RABOISSON. Laissez marcher ceux de nous qui ne sont pas blessés.

MOTUS. Parle à l'officier, citoyen prisonnier: le voilà.

RABOISSON, (à Cadio, qui s'est approché.) D'abord, monsieur l'officier, nous ne sommes pas prisonniers à la rigueur, puisque nous nous sommes rendus par capitulation.

CADIO. Je crois que vous vous trompez, mais ce n'est pas à moi de prononcer en pareille matière.

RABOISSON. C'est juste. Alors, nous avons recours à votre humanité; laissez-nous marcher.

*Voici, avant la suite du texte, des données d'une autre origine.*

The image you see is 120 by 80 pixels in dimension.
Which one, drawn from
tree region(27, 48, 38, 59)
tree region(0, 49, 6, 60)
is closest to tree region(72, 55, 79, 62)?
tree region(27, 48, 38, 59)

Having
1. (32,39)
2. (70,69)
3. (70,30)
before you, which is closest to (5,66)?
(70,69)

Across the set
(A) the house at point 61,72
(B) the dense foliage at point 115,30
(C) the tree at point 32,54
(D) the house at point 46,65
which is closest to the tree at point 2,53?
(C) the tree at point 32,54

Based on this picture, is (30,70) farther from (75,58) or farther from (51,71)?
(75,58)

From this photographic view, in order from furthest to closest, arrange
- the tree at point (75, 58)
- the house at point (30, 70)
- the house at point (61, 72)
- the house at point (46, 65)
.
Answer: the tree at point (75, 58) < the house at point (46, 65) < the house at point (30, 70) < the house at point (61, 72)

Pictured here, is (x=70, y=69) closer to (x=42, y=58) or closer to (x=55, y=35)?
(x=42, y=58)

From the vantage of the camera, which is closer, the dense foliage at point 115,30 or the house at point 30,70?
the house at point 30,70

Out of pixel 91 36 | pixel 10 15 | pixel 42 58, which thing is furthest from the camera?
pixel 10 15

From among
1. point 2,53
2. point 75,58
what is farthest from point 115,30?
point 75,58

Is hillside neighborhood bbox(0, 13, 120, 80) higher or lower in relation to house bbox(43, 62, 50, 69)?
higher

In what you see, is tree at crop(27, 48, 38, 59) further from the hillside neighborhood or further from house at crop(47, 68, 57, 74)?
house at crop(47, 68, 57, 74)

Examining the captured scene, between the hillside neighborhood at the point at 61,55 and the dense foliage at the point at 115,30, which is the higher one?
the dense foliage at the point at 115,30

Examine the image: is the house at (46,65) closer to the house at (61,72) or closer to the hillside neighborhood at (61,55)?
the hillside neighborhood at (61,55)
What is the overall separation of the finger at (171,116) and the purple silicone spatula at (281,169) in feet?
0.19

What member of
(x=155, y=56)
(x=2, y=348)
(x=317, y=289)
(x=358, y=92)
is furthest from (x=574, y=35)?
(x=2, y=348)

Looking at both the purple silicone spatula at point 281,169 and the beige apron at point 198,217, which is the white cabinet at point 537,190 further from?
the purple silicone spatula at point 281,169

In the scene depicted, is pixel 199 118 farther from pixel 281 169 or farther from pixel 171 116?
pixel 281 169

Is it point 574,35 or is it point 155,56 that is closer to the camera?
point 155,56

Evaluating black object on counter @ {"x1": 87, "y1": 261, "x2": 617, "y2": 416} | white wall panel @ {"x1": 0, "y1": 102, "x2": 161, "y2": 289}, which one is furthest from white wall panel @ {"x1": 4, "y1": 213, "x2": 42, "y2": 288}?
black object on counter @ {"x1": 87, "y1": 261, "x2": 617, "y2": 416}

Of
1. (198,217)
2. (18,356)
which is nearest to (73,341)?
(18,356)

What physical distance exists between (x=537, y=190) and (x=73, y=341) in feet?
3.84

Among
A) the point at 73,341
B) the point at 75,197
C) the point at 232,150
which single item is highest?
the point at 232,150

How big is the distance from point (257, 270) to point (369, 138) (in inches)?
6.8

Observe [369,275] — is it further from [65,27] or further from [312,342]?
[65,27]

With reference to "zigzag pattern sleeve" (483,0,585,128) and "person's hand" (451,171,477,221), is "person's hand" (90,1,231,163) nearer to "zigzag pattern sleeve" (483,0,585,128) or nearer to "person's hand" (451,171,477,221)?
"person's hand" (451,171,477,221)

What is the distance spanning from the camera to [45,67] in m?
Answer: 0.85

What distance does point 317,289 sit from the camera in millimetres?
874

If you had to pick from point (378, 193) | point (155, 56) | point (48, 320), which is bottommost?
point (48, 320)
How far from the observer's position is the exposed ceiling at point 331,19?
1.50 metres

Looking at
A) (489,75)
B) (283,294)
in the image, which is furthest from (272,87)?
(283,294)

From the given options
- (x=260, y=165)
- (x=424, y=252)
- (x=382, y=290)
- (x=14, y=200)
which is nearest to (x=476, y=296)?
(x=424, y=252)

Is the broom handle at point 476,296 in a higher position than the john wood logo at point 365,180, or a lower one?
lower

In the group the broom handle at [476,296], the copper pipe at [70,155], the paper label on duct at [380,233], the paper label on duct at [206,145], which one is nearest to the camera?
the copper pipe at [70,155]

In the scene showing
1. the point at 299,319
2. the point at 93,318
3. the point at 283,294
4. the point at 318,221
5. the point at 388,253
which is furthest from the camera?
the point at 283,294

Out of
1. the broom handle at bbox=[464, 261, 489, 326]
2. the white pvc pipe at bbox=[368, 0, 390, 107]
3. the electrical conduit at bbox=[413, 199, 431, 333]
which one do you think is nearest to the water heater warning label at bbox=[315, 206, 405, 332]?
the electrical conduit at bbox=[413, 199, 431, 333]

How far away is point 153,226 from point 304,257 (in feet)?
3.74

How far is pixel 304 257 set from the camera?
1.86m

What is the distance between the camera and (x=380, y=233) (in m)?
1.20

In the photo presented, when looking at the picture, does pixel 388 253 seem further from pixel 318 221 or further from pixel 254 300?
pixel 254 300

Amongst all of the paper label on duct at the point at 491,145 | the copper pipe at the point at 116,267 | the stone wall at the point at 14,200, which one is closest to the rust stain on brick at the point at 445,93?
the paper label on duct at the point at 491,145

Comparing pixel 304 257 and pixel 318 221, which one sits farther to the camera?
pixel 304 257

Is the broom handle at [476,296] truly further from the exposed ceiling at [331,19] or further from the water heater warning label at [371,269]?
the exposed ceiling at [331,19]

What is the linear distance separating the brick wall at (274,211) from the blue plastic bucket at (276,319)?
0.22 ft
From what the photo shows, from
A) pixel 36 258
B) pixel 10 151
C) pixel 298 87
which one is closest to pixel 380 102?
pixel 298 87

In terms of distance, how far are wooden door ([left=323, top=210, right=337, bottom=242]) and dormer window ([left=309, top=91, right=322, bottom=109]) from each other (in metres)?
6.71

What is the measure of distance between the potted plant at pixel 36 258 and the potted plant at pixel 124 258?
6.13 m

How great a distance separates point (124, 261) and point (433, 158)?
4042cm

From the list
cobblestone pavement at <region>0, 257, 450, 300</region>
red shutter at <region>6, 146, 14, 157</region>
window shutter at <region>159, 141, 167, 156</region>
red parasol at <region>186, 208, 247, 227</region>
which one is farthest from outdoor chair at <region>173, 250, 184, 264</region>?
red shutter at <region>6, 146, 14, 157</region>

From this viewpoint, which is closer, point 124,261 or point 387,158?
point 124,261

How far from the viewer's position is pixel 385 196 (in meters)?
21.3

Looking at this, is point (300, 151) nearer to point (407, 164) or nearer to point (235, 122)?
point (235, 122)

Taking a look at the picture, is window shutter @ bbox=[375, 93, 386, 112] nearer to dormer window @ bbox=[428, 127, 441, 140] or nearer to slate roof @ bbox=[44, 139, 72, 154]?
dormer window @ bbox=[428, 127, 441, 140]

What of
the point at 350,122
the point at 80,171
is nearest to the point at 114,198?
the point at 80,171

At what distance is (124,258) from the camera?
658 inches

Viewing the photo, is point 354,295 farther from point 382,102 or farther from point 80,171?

CADIO. Oui, à la prochaine côte.

RABOISSON. Merci, capitaine!

CADIO, (aux conducteurs.) En avant, allons! (Les charrettes prennent une allure un peu plus décidée, les soldats reforment leurs rangs. Motus reste en arrière pour visiter le pied engravé de son cheval. Cadio revient sur ses pas pour l'appeler.) Voyons, dépêche-toi! Il ne faut pas rester seul en arrière la nuit.

MOTUS. Ne crains rien, mon capitaine; j'ai un oeil derrière la tête... et, avec ta permission, je vois très-bien quelque chose de noir couché dans ce buisson.